[TEXT start]
The results of dynamic contact angle measurements

Fig. 9
figure 9

Contact angle changes over time

Fig. 10
figure 10

The WAI for designated solutions as a bar chart

Spontaneous imbibition (SI) test

Three spontaneous imbibition tests were designed and conducted to examine and validate the results obtained from the contact angle measurement, which represents wettability alteration induced by smart water injection. The main goal of the two tests was to investigate the effects of ionic compounds in smart water, and in the other test, the effect of acidic compounds in oil was investigated. In these experiments, rock sample characteristics are mentioned in Table 3 with the same formation water saturation. The rock samples were first aged for 40 days depending on the purpose of the experiment with the desired crude oil and were exposed to the desired smart water.

The effect of sulfate ions

The core (2) with a porosity of about 16.61% and the liquid permeability of approximately 2.5 md is aged with crude oil (A). The oil saturation (So) in the core is about 76 percent. The results of CT scan and XRD and EDX tests confirm that the core has no micro-fracture and contains about 8% of anhydrite sediment. The rock slice was placed under a spontaneous imbibition test for 80 days. The results are displayed in Fig. 11. After the core plug was placed in the spontaneous imbibition cell, it was first exposed to formation water, and the oil recovery was recorded versus time. In this step, overall oil recovery was about 10%. This fluid production could be attributed to the water–oil displacement process, which is affected by a temperature of 90 °C. After that, the formation water was slowly replaced by seawater. So, sessile water droplets will remain on prepared rock surfaces. After 35 days from the beginning of the test, the observed oil recovery is approximately 25%. This demonstrates the impacts of seawater on the wettability alteration of the carbonate rock surface and the oil displacement from larger pores. Optimization of sulfate concentration in seawater has increased the oil recovery by 34%, confirming the positive effect of sulfate ions on oil recovery. Besides, doubling the concentration of sulfate ions exacerbates the process of wettability alteration and oil displacement from medium and smaller pores. One of the accepted mechanisms for this behavior is the adsorption and replacement of sulfate on a rock whose potential is reduced by magnesium and calcium cations. As a result, it leads to the separation of carboxylic groups. These reactions control the wettability and related change in the contact angle, which determines the capillary pressure, relative permeability, and the amount of saturated oil remaining in the rock.
[TEXT end]
[RECORDS SHOWN start]
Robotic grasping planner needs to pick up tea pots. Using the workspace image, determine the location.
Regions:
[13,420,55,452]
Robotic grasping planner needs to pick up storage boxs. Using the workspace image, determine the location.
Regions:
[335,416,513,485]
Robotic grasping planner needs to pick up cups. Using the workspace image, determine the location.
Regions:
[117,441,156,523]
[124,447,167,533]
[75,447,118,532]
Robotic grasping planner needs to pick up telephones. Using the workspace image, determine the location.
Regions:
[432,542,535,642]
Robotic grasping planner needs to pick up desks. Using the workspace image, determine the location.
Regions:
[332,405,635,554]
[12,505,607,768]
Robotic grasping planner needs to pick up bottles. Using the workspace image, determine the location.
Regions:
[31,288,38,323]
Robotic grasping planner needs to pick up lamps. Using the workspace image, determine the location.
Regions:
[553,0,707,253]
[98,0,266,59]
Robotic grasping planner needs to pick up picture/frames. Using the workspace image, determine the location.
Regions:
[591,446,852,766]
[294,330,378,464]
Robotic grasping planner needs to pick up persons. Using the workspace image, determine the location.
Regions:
[RECORDS SHOWN end]
# STATED TASK:
In the spontaneous imbibition text above, how long did the core take to reach an oil recovery of about 25 percent?

# FINISHED TASK:
About 35 days from the beginning of the test.